Typically, robot manufacturers will provide a warranty with their equipment, and reputable suppliers will, too. Be sure to fully understand the aftersales service offered by whichever distributor you choose.
Many robot manufacturers have guidelines regarding the equipment’s warranty. For instance, if the robot requires a small repair and you use an unauthorized repair partner, your guarantee may then be void.
Similarly, some robot manufacturers require that you use a predetermined service partner to keep the robot in good condition. Without evidence that you have adhered to the required servicing protocol, which could be a yearly or biannual service, you may find yourself at a financial loss if the robot breaks down.
Maintenance and repair
Like all types of industrial equipment, robots require maintenance during their lifespans. This is often covered by a warranty, or included in your distributor’s sales package. In fact, some robot distributors offer robots as a service (RaaS).
RaaS refers to the purchase of industrial robots by leasing them, as needed, rather than buying the robot outright. These offerings typically cover maintenance of the leased robot.
A large part of the savings from RaaS is through a reduction in unexpected maintenance costs. As with other servitization models, the onus and cost of repairing the leased robot falls on the robot distributor.

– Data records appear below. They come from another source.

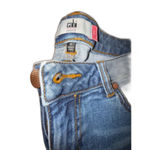 CAbi Women's  Slim Boyfriend Jeans size 6 Medium Wash, skinny jeans Photo 4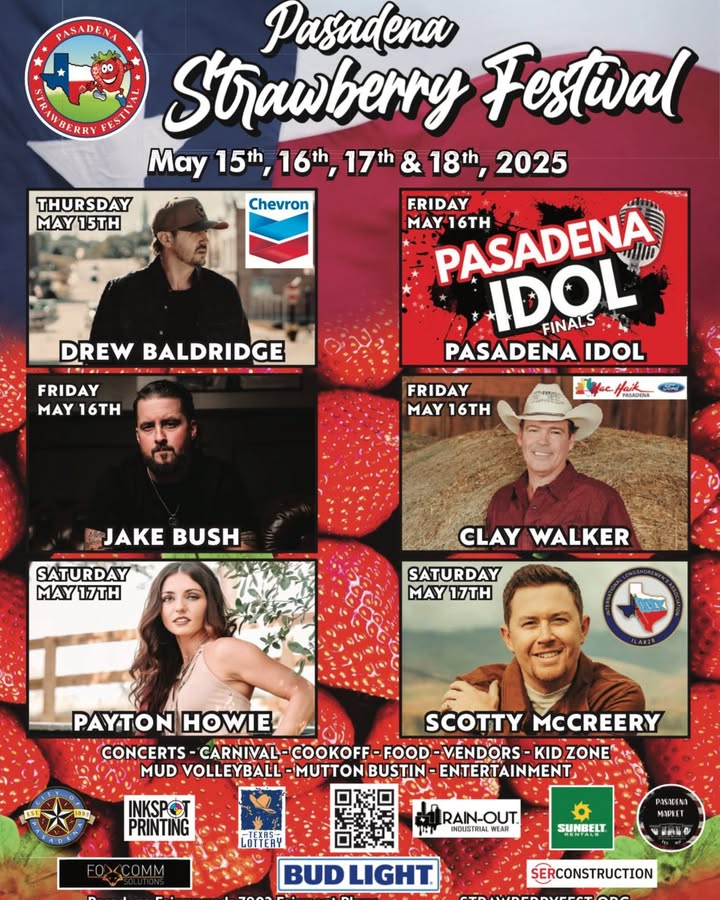 It’s that time of year again when strawberries reign supreme at the Pasadena Strawberry Festival, so grab your tickets now.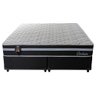 Cama Box Queen c/ Molas Ensacadas Durham Preto 158x198x60  - 8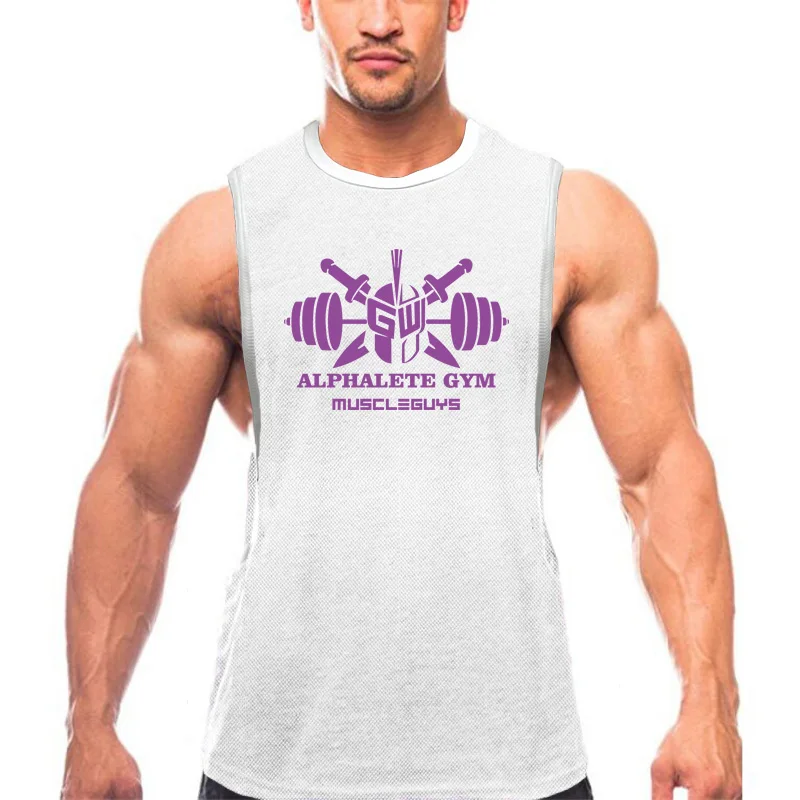 Men's Running Sportswear Mesh Breathable Vest Gym Bodybuilding Exercise Muscle Sleeveless T-Shirt Quick Dry Basketball Tank Top
Men's Running Sportswear Mesh Breathable Vest Gym Bodybuilding Exercise Muscle Sleeveless T-Shirt Quick Dry Basketball Tank Top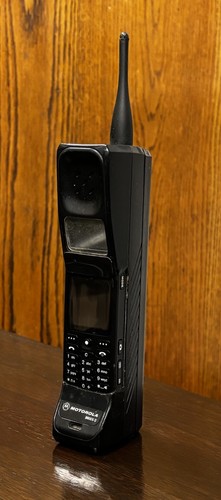 Vintage motorola 8900x brick - vintage, 8900x-2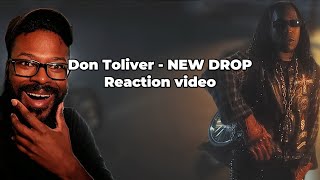 Don Toliver  New Drop Music Video First Time Reaction [upl. by Jarl2]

For many, RaaS can provide a reassuring purchasing option. Consider a small manufacturer that has purchased a robot outright. After a few months, the machine breaks down; yet it doesn’t have a warranty. The manufacturer would then need to hire repair technicians and purchase new parts in order to get the equipment back in working order, all on top of the original cost of purchasing the robot.
Maintenance and repair are two of the most complicated areas of robot investment and ownership, and they should not be overlooked by manufacturers making their first robot purchases.